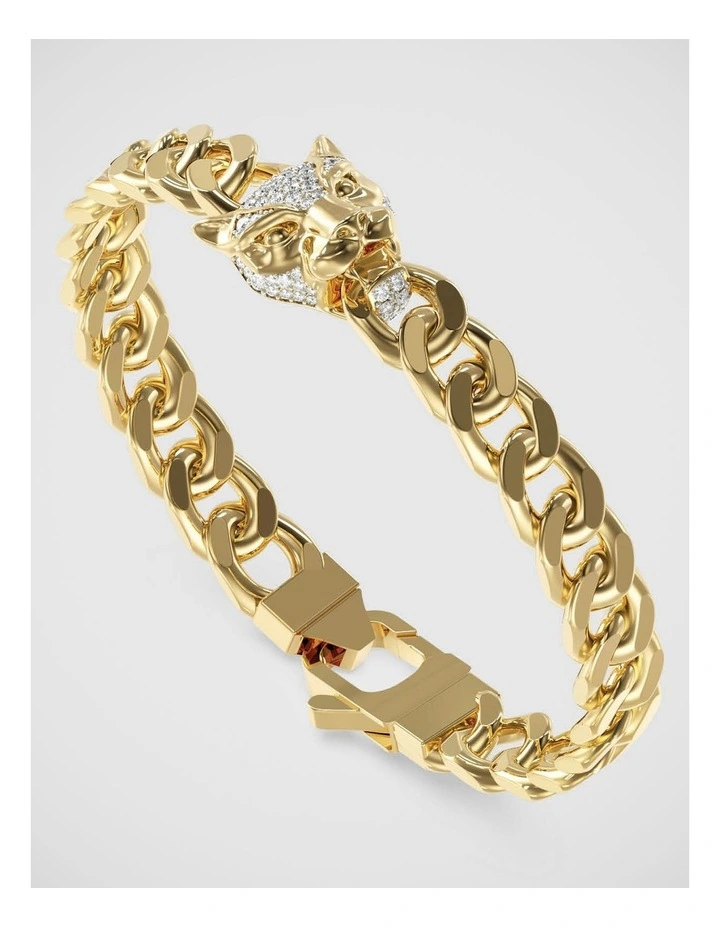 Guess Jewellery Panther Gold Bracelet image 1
---
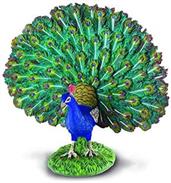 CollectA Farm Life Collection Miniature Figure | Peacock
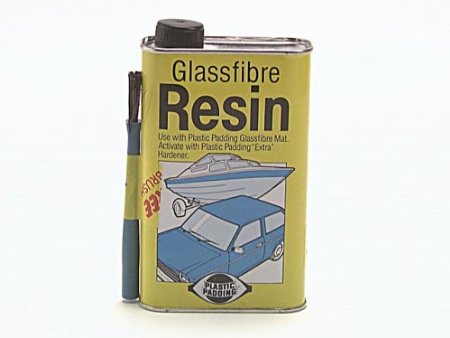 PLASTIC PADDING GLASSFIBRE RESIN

● **Work to complete**:
Your answer should be the exact lines above from the one containing "CollectA Farm Life" through the one containing "PLASTIC PADDING GLASSFIBRE RESIN", with both end lines kept and the pictures removed, please.

● **Output for this exercise**:
 CollectA Farm Life Collection Miniature Figure | Peacock
 PLASTIC PADDING GLASSFIBRE RESIN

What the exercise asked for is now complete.